Dennis was asleep within minutes of being belted into his car seat. On the way home, though, Joanna couldn’t keep all the ugliness locked inside her, and so she told Butch all about the situation at Caring Friends because it was far too heavy a burden to bear alone. When they got home, Butch carried Dennis into his room and put him to bed while Joanna went into the office and inserted the memory card into her home computer.
Norm Higgins was right. The photos were appalling and as graphic as any autopsy photos Joanna had ever seen. Derek Higgins had used a ruler to document the seeping wounds on Faye Carter’s back and buttocks. One of them was a full three and a half inches wide. Derek had also scanned a copy of the death certificate into the file. Joanna recognized the doctor’s name. Dr. Clay Forrest was the same physician who had pronounced Inez Fletcher’s death as due to natural causes. Sepsis. Again.
Scrolling through the photos, Joanna came face-to-face with the idea that now Inez Fletcher’s remains would most likely need to be exhumed. The evidence in front of her was telling, but it wouldn’t satisfy the requirements of a court of law. Derek’s sworn statement wouldn’t hold up to the demands of maintaining a chain of evidence. Only an official autopsy would do that.

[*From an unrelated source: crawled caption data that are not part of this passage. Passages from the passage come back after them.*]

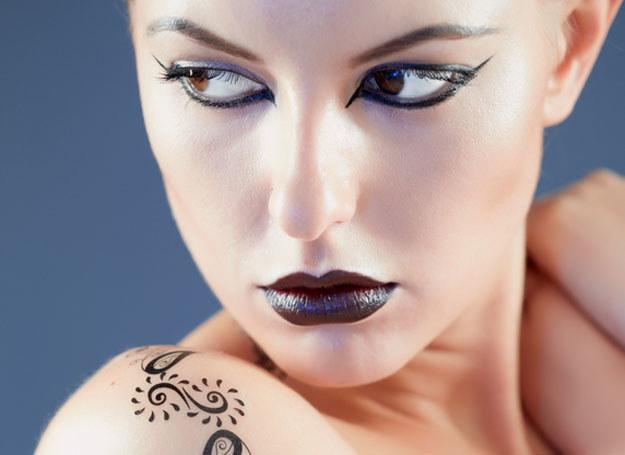 Tatuaż na ramieniu można zasłonić ubraniem /© Photogenica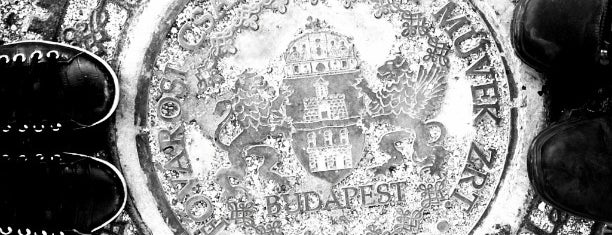 Budapest Első Esti Piaca is one of Locais salvos de Nikoletta.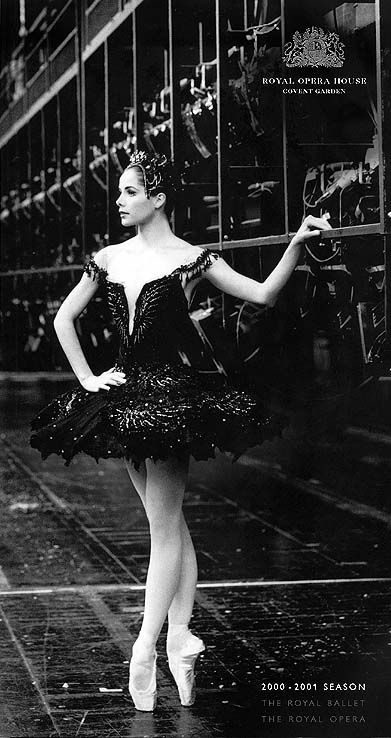 Darcey Bussell backstage at the Royal Opera House....i would love to go see this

A while later Butch came into her office and stood behind her, staring at the computer screen over her shoulder. Finally he heaved a sigh and walked away. By the time Joanna followed him into the bedroom, he was already in bed.
“I don’t know how you do it,” he said gruffly.
“Somebody has to,” she said.
She undressed and then had to bound over Lady’s prone sleeping body to make it into bed.
Butch reached over and wrapped his arms around her. “You’ll probably have nightmares,” he said. “I’ll probably have nightmares.”
It turned out Butch was wrong about Joanna having nightmares. She didn’t. In actual fact, she put her head on her pillow, closed her eyes, drifted off immediately, and slept like a baby.
Lupe Rivera was still in the interview room when Mel and I went out into the lobby and placed a call to Ross Connors. Once he heard the background he was adamant. “Find ’em a hotel room,” he said, “someplace with a restaurant. Put it on your company Amex. With this Rios character out gunning for them, you sure as hell can’t take them home.”
So that’s what we did. It turned out that the same Best Western where Jaime Carbajal was staying was the only place that filled the bill as far as sleeping and eating were concerned. But it occurred to me that maybe that wasn’t such a bad idea. At least Jaime would know what to do if things got rough.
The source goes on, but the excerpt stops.